Obama also established the Harriet Tubman Underground Railroad National Monument in Maryland, the Charles Young Buffalo Soldiers National Monument in Ohio and the Delaware Heritage Trail, the state’s first national monument.
In a statement, Interior Secretary Ken Salazar said the monuments would underscore the nation’s landscape, history and heroes from the civil rights movement and the Civil War all while serving as “economic engines” for communities.
But the move generated some backlash from conservatives who said Obama was unilaterally acting to close off public lands to other activity and that it would cost federal dollars to create the monuments.
House Natural Resources Committee Chairman Doc Hastings (R-Wash.) took issue with the declarations, labeling them a squandered opportunity for economic growth. He also said the monuments would add to federal spending.
He disapproved of Obama employing executive powers through the 1906 Antiquities Act to establish the monuments, which Obama had used four times before Monday. Hastings said such actions should face more scrutiny from Congress and local officials.
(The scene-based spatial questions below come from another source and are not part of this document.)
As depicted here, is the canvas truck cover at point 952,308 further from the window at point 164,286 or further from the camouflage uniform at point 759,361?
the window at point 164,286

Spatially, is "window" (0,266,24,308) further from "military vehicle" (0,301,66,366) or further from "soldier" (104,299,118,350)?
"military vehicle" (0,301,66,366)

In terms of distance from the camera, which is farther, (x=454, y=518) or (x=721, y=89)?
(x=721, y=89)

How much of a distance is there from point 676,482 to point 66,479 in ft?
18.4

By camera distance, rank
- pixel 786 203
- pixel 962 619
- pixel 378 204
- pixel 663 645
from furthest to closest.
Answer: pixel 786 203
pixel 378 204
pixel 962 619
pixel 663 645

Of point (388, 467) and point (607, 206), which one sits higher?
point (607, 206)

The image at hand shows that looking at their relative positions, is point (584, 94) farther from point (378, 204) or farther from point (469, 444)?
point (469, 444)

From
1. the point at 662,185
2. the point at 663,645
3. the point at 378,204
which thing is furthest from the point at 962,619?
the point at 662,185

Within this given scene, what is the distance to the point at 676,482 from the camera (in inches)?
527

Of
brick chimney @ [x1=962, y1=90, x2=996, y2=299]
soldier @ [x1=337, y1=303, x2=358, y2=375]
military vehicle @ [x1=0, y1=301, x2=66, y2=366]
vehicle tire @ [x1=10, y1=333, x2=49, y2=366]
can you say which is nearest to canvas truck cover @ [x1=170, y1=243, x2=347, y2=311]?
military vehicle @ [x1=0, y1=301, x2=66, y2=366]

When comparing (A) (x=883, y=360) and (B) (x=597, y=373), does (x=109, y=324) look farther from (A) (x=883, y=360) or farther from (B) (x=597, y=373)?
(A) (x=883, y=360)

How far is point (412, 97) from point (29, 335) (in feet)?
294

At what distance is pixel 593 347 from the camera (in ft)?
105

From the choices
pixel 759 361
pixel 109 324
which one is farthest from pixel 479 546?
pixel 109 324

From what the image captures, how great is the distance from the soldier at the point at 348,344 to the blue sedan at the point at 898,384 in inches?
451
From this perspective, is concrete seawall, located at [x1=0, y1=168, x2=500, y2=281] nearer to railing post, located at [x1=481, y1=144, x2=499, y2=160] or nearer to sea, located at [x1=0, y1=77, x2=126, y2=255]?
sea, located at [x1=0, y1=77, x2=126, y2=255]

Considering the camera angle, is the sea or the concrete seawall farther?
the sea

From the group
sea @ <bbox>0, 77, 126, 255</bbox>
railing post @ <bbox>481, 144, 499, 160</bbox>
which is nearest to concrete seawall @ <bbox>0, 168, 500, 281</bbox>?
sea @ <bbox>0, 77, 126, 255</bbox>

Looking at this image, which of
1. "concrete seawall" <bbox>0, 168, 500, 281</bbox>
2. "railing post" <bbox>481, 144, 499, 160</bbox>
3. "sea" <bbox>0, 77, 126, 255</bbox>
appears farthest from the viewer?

“Several of these designations may merit preservation and be popular with some advocates in the local community, but this outdated law can be used by a President to unilaterally impose policies unwelcome and strongly opposed by local elected leaders and Governors for the economic harm caused to their small rural communities and states,” Hastings said in a Monday statement.
White House Deputry Press Secretary Josh Earnest said in a Monday news conference that there would be “minimal” costs in the early stages for establishing the monuments.
Earnest said that is because sizable amounts of the land for the monuments are either federally owned or donated.
— This story was last updated at 3:05 p.m.